Mastic Beach is among the Long Island communities vulnerable to...

Mastic Beach is among the Long Island communities vulnerable to flooding. This was high water caused by a storm surge after superstorm Sandy on Oct. 31, 2012. Credit: Amanda Voisard

Nearly 60,000 policyholders in New York, including as many as 26,000 on Long Island, are among the 1.1 million nationwide who could see their federally subsidized flood insurance premiums rise as part of changes to the National Flood Insurance Program, according to a review of federal data by The Associated Press.

President Barack Obama on Friday signed into law a measure to delay steep increases from a 2012 overhaul that aimed to shore up the cash-strapped program by phasing out subsidies and requiring policyholders to begin paying risk-based rates immediately.

While the law was widely hailed as a victory for people who had seen their bills triple, quadruple or even increase 15-fold overnight, pocketbook pain for many merely has been delayed.

Gay Alexander of Long Beach is one of them.

Superstorm Sandy "is not over," she said, describing the cost for flood insurance on her damaged, waterfront home.

The single mother of two said she can't afford to fix a hole in her house that was left by the October 2012 storm. Alexander's flood insurance bills are rising, she said, to $2,200 this year from a pre-Sandy price of $850.

"And I can't move out because who will buy a house with insurance that keeps going up?" she said.

Long Islanders with subsidized government flood insurance still will be hit with steady rate increases, despite the law. While no one is sure yet how high rates will go, there is cause for worry in places such as Long Beach, Freeport, Babylon Town, Hempstead Town and elsewhere that rely on affordable policies to keep businesses afloat and prop up the local housing market.

For years, waterfront communities across the country have relied on insurance that was far cheaper than the risks warranted, and the federal government paid the difference. When Congress tried to stem the red ink by raising rates to reflect the real costs, people in the flood plains screamed -- and the politicians listened.

But at least 21,000 homeowners in Nassau and Suffolk counties still will be hit with rate increases of as much as 18 percent each year until the program is collecting enough revenue to cover a $24 billion shortfall created by the long-running discounts and a series of catastrophic storms. That includes 5,700 homeowners in the Town of Hempstead, 2,000 in the City of Long Beach and 1,500 in the Town of Oyster Bay.

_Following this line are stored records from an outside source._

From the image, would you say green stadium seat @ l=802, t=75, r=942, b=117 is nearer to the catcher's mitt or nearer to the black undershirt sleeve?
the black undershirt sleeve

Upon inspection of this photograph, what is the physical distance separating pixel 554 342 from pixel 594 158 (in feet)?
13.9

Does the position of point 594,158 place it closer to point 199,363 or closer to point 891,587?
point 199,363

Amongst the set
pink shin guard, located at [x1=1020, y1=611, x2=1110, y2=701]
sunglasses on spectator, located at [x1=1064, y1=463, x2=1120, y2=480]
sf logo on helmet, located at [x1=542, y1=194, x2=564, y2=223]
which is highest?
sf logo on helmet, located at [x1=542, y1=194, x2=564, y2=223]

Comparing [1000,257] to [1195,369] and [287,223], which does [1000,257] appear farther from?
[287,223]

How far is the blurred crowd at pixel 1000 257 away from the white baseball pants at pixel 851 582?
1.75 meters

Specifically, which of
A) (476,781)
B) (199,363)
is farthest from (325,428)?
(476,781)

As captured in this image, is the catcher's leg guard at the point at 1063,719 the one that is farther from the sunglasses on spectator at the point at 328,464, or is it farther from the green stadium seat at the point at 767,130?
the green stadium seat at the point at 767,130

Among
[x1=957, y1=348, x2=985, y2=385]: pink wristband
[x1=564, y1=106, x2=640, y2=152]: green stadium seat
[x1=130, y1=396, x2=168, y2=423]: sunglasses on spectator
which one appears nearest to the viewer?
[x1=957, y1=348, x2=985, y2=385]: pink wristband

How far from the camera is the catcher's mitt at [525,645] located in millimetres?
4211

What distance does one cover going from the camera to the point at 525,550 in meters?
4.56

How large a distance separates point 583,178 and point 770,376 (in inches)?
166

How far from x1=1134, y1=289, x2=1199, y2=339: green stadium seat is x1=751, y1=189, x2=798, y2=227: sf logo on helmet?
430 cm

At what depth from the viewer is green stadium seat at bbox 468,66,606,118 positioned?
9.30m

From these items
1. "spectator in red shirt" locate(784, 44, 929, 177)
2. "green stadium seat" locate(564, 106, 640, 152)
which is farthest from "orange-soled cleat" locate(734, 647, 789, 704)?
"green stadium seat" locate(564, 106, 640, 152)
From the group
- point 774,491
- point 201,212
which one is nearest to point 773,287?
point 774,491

Owners of another 800 businesses and 4,000 vacation homes will see their rates rise 25 percent each year until their premiums reach rates that match what building elevation surveys indicate is the true risk of flooding.

Those increases could be crushing for business along Freeport's Nautical Mile and for homeowners in the middle-class neighborhoods of Babylon, Brookhaven, Islip and elsewhere on the Island.

If rates don't climb, taxpayers will have to spend increasingly vast sums to bail out a struggling flood insurance program that makes it easy for people to keep living in dangerous spots in an age of potentially stronger storms and rising seas.

Alexander said she's unclear exactly what her flood insurance will cost in the future.

"I'm scared," she said. "I have no idea what's going to hit me next."